The Seagulls have been vocal critics of the concept, one of a number of proposals put forward by the Premier League as part of its ‘Project Restart’ plan as a means of finishing the 2019-20 campaign.
It has been argued that the idea could have too much of an impact on the integrity of the competition and, at a meeting on Monday, Barber divulged that it was largely unfavourable with clubs.
While nothing has yet been concluded, football leaders, police and the Government have this week held further talks, which could could reopen the possibility of the season being played on a home-and-away basis.

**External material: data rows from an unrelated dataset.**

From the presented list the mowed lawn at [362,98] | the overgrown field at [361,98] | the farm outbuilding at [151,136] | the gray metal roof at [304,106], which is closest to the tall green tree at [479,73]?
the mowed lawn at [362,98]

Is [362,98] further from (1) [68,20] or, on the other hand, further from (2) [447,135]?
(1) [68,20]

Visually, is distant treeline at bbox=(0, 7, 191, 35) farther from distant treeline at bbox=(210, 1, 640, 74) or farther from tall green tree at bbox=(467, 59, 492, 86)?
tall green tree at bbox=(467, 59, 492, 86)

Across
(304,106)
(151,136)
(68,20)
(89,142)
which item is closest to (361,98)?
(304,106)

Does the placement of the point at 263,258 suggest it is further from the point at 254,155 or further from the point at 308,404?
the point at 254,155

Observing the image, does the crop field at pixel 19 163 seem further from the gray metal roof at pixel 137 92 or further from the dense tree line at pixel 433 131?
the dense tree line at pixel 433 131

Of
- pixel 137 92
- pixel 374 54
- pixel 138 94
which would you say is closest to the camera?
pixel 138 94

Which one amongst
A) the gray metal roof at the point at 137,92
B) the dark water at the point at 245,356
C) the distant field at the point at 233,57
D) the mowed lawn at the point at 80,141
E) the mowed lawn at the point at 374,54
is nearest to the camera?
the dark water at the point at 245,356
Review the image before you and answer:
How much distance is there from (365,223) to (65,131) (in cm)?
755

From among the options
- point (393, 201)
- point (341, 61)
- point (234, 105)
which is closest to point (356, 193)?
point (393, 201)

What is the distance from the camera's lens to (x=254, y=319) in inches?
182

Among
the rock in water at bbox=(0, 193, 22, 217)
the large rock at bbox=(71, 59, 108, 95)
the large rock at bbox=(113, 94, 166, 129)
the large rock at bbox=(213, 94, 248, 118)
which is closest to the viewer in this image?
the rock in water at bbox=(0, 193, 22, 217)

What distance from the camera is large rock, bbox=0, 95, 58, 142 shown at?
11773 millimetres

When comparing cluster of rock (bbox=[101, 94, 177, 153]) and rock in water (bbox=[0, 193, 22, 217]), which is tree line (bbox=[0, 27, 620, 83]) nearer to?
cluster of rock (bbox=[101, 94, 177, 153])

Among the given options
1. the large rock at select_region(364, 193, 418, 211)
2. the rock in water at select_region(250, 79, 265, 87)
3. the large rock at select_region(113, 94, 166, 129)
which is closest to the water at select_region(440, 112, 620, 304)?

Barber said: “One thing Monday’s meeting proved was that it is not just my argument. A majority and vast majority of clubs believed the same as us.
“Despite the speculation, the vast majority rallied around and certainly (Premier League chief executive) Richard Masters said all 20 clubs much prefer to stay in their own venues.
“I hope the Government and police will support us on that. We’ve been very supportive all the way through this crisis, we’ve done whatever we can as a club to support the authorities, support the police and support the NHS.
“So I hope we would be trusted to put our own games on, I would trust our fans to listen to the messages and any individuals that didn’t respond positively to requests to stay away would face whatever sanctions necessary.”
Albion head coach Graham Potter, meanwhile, admitted he is aware that some members of his squad could be a cautious of a return to training because of family members with underlying health issues.
If Monday’s Premier League meeting goes well then some Brighton players could return for the first phase of training the following day, which would see players tested before working out individually or in small groups as part of Government guidelines.
However, those guidelines make it clear that any player living in a household with clinically extremely vulnerable people is not allowed to take part.
Potter said: “I haven’t seen the definition of what extremely vulnerable is. So I feel like I’d be talking without a clear reference.
“But, in our group, I know there are players with health considerations in their families.”